At a place called Simba’s he picked up an army surplus fatigue jacket and a boonie-rat hat. Also some black boots and a couple of black T-shirts. Sunglasses and a sling bag to carry the Glock in. Soap and a toothbrush, a couple of pink Bic razors. A huge black woman took his cash without even looking up from her paper. He changed in one of the back rooms, stuffing his jeans and the pink T-shirt into the sling bag, covering the Glock. The Glock’s mag held fifteen rounds. That was all the ammunition he had. There was a shop called Blue Star Sports at South Carolina and Thirteenth.
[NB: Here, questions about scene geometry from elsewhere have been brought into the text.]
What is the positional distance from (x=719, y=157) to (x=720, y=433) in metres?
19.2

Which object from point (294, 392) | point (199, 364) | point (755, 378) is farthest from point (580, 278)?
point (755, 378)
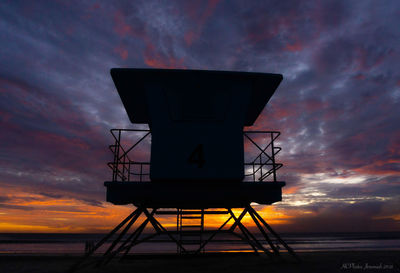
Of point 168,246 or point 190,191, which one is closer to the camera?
point 190,191

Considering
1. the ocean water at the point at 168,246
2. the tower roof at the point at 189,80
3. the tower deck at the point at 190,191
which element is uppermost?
the tower roof at the point at 189,80

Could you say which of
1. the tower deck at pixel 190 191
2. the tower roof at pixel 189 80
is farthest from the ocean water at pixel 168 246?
the tower roof at pixel 189 80

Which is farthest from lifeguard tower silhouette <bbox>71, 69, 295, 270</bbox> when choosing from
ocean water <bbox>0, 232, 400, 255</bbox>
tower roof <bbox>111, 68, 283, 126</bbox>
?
ocean water <bbox>0, 232, 400, 255</bbox>

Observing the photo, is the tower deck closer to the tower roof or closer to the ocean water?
the tower roof

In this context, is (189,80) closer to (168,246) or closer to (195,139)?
(195,139)

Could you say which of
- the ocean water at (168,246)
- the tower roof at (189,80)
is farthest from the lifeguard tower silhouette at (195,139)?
the ocean water at (168,246)

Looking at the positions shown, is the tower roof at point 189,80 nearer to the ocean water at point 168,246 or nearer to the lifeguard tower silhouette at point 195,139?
the lifeguard tower silhouette at point 195,139

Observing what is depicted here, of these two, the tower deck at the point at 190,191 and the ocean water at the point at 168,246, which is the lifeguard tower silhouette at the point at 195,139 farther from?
the ocean water at the point at 168,246

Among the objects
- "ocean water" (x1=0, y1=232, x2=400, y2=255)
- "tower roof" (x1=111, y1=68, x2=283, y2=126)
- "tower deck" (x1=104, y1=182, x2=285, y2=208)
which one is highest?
"tower roof" (x1=111, y1=68, x2=283, y2=126)

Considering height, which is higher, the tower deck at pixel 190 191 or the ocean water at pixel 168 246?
the tower deck at pixel 190 191

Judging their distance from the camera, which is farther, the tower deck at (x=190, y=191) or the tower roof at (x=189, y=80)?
the tower roof at (x=189, y=80)

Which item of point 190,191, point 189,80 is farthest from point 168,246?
point 189,80

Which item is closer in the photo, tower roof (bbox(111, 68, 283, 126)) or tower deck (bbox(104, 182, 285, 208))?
tower deck (bbox(104, 182, 285, 208))

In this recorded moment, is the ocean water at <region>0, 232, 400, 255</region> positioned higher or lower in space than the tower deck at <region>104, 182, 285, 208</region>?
lower
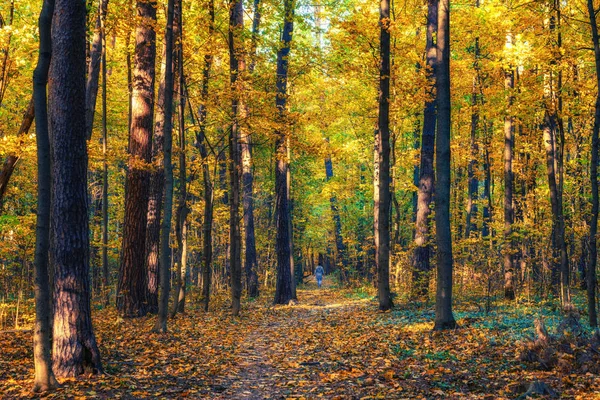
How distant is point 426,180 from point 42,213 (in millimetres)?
11984

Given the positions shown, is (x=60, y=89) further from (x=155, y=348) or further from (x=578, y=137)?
(x=578, y=137)

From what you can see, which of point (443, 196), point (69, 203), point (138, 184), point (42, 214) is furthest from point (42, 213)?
point (138, 184)

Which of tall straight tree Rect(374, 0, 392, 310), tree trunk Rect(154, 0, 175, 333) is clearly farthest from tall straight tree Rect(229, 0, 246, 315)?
tall straight tree Rect(374, 0, 392, 310)

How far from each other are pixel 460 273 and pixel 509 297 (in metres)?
2.84

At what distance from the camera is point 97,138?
2377cm

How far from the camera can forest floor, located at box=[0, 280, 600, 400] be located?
6027mm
They’d have some nine-mills under the counter for sale to their select customers, at fifty bucks a box. But they might have surveillance on them too. Well, he’d have to risk it. No ammo, and your piece is just a paperweight.
The jacket was hot as hell, and a few minutes under that noon sun had Paolo running with sweat inside it. He kept it on because half the addicts down here wore jackets just like it all the time. About the only advantage crack-heads enjoyed was that the summer heat never bothered them; they were cold all year round. If Paolo wanted to pass as just another street person down here in Seven District, he’d have to put up with the heat and the sweat.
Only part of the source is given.